Jawaban surga atas situasi yang luar biasa berat bukanlah sebuah strategi — melainkan ruang takhta. Tetapi melewati pintu itu menuntut sesuatu yang konkret: meletakkan mahkotamu sendiri, menyerahkan setiap bagian hidupmu, tanpa kecuali. Penyembahan yang tidak menuntut apa-apa biasanya belum benar-benar penyembahan, hanya kekaguman dari jarak yang aman.
Anak Domba yang tampak seperti telah disembelih adalah yang membuat pertukaran itu sepadan.

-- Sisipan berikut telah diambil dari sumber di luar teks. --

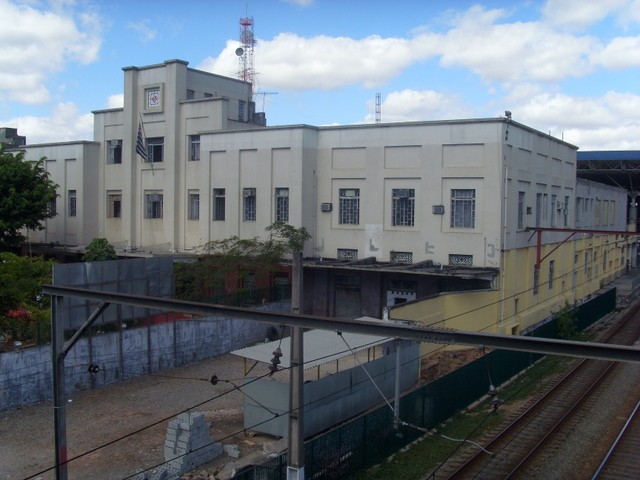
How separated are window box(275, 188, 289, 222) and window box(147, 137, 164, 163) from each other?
8.29m

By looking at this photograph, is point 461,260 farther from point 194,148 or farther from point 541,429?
point 194,148

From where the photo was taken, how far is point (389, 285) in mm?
28969

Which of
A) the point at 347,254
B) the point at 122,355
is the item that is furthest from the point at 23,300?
the point at 347,254

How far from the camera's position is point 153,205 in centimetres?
3622

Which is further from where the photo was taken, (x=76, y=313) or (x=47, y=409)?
(x=76, y=313)

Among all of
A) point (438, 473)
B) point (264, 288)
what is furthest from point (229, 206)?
point (438, 473)

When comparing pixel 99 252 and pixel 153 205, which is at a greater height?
pixel 153 205

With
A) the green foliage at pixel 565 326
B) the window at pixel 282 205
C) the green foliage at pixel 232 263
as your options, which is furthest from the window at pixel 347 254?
the green foliage at pixel 565 326

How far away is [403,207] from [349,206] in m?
2.57

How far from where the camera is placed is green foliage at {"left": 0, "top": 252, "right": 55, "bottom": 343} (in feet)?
64.0

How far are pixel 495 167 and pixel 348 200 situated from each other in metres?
6.68

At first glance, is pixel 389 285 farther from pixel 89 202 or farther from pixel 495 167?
pixel 89 202

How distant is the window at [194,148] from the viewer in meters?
34.7

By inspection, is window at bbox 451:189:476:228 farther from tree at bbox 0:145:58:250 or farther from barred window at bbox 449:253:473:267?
tree at bbox 0:145:58:250
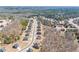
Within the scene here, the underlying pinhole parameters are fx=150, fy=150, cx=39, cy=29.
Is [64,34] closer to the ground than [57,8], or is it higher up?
closer to the ground

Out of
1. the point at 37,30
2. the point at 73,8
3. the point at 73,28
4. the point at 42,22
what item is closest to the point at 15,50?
the point at 37,30

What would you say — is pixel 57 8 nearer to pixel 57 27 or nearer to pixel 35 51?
pixel 57 27

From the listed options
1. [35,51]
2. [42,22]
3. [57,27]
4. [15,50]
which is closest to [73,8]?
[57,27]

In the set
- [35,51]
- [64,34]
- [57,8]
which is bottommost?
[35,51]

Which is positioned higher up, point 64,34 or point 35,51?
point 64,34

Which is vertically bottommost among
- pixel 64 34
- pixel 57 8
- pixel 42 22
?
pixel 64 34
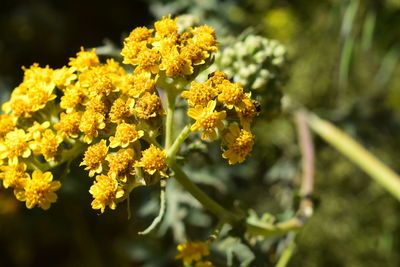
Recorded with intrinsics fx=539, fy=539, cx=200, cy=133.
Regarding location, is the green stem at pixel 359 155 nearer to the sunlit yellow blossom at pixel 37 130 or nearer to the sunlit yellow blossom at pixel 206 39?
the sunlit yellow blossom at pixel 206 39

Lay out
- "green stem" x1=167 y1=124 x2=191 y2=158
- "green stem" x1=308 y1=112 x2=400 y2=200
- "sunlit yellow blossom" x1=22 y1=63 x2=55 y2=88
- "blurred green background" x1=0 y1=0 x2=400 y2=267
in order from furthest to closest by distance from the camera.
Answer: "blurred green background" x1=0 y1=0 x2=400 y2=267 < "green stem" x1=308 y1=112 x2=400 y2=200 < "sunlit yellow blossom" x1=22 y1=63 x2=55 y2=88 < "green stem" x1=167 y1=124 x2=191 y2=158

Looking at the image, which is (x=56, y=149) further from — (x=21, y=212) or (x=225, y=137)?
(x=21, y=212)

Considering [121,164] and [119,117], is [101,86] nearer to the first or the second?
[119,117]

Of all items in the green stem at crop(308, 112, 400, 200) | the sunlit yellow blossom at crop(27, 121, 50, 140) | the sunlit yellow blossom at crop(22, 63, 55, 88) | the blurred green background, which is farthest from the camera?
the blurred green background

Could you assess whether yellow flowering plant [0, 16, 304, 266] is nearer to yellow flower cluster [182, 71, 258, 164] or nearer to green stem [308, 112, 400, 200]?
yellow flower cluster [182, 71, 258, 164]

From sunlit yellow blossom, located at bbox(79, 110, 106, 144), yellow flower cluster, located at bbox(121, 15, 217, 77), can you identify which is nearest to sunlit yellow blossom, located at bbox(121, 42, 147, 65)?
yellow flower cluster, located at bbox(121, 15, 217, 77)

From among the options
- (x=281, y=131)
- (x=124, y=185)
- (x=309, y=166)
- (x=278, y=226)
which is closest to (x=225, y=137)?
(x=124, y=185)
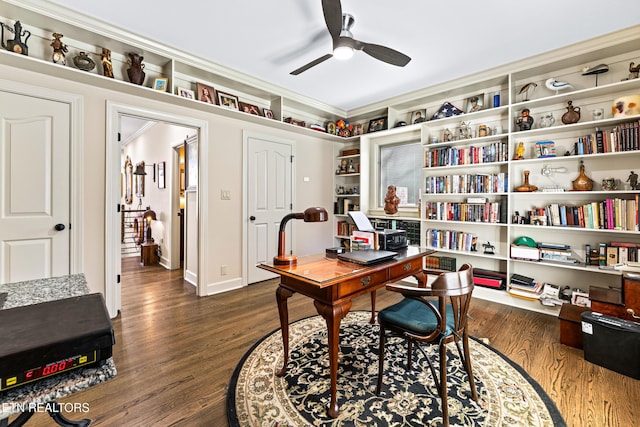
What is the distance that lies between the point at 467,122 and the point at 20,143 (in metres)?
4.70

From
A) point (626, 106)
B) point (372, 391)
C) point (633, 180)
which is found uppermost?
point (626, 106)

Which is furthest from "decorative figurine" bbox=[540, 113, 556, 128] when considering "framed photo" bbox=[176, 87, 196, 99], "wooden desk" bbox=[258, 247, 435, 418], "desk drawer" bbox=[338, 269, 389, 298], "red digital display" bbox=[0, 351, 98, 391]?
"red digital display" bbox=[0, 351, 98, 391]

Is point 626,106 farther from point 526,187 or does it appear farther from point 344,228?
point 344,228

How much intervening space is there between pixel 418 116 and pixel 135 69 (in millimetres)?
3512

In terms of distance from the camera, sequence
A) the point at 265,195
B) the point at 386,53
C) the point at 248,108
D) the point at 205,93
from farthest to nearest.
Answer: the point at 265,195 → the point at 248,108 → the point at 205,93 → the point at 386,53

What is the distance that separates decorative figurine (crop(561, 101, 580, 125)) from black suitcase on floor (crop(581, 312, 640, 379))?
1943 millimetres

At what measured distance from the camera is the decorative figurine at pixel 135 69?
271 centimetres

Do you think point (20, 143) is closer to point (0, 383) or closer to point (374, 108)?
point (0, 383)

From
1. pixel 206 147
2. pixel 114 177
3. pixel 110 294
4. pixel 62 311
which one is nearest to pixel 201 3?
pixel 206 147

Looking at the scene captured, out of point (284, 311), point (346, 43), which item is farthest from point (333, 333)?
point (346, 43)

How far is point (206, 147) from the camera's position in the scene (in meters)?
A: 3.41

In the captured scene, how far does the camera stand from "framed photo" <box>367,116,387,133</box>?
4.40 meters

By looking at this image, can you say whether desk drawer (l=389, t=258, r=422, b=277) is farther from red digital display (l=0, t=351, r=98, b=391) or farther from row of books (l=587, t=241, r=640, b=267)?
row of books (l=587, t=241, r=640, b=267)

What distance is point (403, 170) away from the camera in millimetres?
4344
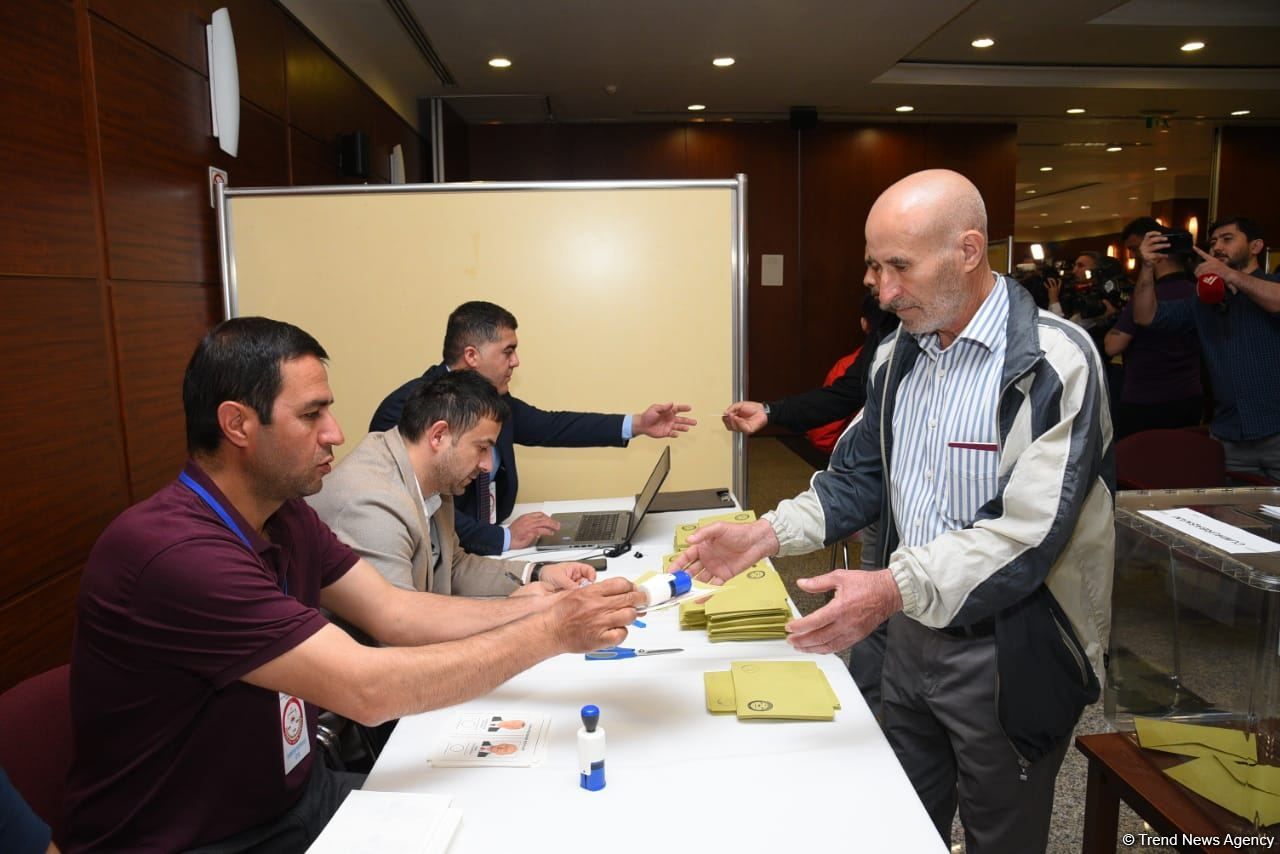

Dia tidak sedang meminta mahkota yang belum Dia peroleh sendiri dengan cara yang sulit.
Pertanyaan untuk direnungkan
- Apa satu bagian hidupmu yang paling ingin kamu jauhkan dari ruang takhta itu jika kamu jujur — “mahkota” yang masih diam-diam kamu genggam?
- Seperti apa sebenarnya bentuknya minggu ini untuk meletakkan hal spesifik itu, alih-alih menyembah dengan istilah umum yang tidak menuntut apa pun darimu?
Doa
Anak Domba Allah, Engkau layak. Engkau tahu mahkota yang masih kupegang erat. Tolonglah aku meletakkannya di hadapan-Mu, bukan dengan kata-kata umum, tetapi dalam satu hal yang nyata ini, karena Engkau lebih dahulu telah memberikan segalanya. Amin.